In Grimm’s deflated attempt to try and justify his actions, he said that he told off Scotto because he expects a “certain level of professionalism and respect.” But as Mitt Romney and Chris Christie have said in the past, this is politics, not bean bag, and Grimm knows that better than anyone.
So when it comes to professionalism, Scotto’s questioning seemed to meet the standard, while Grimm’s antics seemed to leave much to be desired.
NY1 Political Director Bob Hardt had already demanded an apology not too long after the incident.
Hardt’s statement said:
“It is extremely disturbing when anyone threatens one of our reporters — let alone a U.S. Congressman. The NY1 family is certainly alarmed and disappointed by the behavior of Representative Grimm and demands a full apology from him. This behavior is unacceptable!”
Wednesday morning on MSNBC’s Morning Joe, Scotto admitted that Grimm “did seem angry.”
“He seemed angrier than I had ever seen a politician talk to a reporter about a question that he or she didn't like. I think the tape speaks for itself, so I'm just going to leave it as is. I'm used to people giving me push-back for questions. I was not used to something like that.”
According to the Los Angeles Times, Scotto has no plans to press charges, and that is important, because it shows just how off of the rails Grimm’s tirade truly was.
So while Grimm eventually regained his composure and apologized for his threatening outburst, there are many people, particularly African-Americans, who want to know if Grimm’s behavior qualifies him as a thug like Seattle Seahawks cornerback Richard Sherman was accused of being? Or, was Grimm not loud enough to qualify?

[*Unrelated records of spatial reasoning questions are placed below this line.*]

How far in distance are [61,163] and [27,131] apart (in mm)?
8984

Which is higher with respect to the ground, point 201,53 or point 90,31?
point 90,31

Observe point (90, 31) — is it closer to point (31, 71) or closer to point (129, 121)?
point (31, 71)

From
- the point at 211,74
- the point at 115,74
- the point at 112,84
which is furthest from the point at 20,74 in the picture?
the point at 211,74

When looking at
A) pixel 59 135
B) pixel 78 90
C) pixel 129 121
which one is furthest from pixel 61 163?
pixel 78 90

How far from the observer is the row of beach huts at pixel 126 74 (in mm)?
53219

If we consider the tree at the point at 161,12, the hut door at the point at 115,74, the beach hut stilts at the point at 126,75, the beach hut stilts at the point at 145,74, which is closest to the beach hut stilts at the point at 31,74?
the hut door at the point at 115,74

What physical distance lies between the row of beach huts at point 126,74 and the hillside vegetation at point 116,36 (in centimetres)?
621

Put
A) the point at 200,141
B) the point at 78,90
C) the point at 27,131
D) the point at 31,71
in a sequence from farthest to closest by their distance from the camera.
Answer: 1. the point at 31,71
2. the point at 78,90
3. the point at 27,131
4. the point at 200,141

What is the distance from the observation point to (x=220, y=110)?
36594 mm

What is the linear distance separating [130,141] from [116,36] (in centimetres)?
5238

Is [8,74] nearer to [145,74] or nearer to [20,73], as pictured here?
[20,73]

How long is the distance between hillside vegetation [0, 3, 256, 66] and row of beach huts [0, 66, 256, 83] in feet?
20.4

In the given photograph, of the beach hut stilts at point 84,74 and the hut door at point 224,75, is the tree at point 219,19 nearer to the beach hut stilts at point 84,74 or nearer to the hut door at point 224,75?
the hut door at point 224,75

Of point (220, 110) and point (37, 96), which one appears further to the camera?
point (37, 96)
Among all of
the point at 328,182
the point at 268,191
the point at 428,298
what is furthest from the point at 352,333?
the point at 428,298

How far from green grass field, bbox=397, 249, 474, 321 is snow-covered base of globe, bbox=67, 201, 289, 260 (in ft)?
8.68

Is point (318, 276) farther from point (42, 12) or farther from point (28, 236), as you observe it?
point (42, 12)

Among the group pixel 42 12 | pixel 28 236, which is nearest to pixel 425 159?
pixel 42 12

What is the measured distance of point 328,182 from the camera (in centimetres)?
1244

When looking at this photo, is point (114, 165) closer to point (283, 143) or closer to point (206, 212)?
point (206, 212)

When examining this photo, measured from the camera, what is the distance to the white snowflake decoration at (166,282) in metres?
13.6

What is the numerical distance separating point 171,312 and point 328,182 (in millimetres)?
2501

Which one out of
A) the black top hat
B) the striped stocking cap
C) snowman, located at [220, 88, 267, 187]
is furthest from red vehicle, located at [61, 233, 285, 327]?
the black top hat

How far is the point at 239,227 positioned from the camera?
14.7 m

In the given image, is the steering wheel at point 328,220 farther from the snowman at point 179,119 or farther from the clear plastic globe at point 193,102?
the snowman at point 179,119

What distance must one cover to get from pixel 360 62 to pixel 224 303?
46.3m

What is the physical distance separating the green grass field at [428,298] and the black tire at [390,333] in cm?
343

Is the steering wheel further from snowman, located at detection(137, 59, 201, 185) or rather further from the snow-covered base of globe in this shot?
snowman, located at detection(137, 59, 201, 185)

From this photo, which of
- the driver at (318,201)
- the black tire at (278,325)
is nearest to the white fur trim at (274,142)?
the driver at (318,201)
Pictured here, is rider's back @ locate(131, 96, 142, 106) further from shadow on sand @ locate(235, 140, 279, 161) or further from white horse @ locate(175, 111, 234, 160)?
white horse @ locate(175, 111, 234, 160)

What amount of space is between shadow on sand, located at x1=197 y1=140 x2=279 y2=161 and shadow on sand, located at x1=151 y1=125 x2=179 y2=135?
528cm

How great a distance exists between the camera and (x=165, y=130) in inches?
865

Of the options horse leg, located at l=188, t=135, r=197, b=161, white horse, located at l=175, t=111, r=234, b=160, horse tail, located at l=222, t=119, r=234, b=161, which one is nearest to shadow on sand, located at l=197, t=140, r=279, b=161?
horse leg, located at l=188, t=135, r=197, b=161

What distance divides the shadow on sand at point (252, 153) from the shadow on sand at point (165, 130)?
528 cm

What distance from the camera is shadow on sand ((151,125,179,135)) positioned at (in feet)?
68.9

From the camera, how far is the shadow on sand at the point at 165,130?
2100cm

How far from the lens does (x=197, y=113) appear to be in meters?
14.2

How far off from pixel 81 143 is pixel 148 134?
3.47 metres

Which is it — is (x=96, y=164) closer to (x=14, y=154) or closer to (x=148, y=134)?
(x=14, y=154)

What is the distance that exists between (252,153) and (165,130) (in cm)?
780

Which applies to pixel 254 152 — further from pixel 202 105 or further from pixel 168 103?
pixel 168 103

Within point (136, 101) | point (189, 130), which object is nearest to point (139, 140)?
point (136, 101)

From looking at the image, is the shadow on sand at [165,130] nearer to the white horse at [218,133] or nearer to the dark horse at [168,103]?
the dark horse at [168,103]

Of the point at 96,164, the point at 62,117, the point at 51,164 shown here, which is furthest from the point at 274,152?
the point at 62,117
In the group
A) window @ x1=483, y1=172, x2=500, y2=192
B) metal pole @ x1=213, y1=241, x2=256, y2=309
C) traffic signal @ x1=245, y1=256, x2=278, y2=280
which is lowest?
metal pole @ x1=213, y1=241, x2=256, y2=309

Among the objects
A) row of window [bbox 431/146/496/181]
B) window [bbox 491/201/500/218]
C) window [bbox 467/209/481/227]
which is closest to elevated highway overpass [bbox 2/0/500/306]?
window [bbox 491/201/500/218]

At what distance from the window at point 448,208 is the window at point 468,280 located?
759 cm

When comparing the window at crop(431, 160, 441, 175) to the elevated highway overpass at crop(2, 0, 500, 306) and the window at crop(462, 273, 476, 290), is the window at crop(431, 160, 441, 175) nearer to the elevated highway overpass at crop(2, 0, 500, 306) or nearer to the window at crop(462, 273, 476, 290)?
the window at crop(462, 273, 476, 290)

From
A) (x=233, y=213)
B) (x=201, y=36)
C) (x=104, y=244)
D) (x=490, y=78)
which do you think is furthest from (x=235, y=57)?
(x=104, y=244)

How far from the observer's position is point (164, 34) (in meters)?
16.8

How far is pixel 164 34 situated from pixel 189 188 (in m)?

Sherman ignited a firestorm on social media and throughout the entire media landscape for animatedly proclaiming that he is the best and his adversary was “mediocre,” which is a far cry from threatening to throw someone off a balcony and break them in half.
Because if Grimm's behavior is simply passed off as being a temporary, honest misjudgment, this ethnically friendly thing society has labeled as thug behavior is just like so many other things in our society that depend greatly, if not totally, on who you are to the point where your identify or your genetic makeup is just as important or more important than the behavior itself.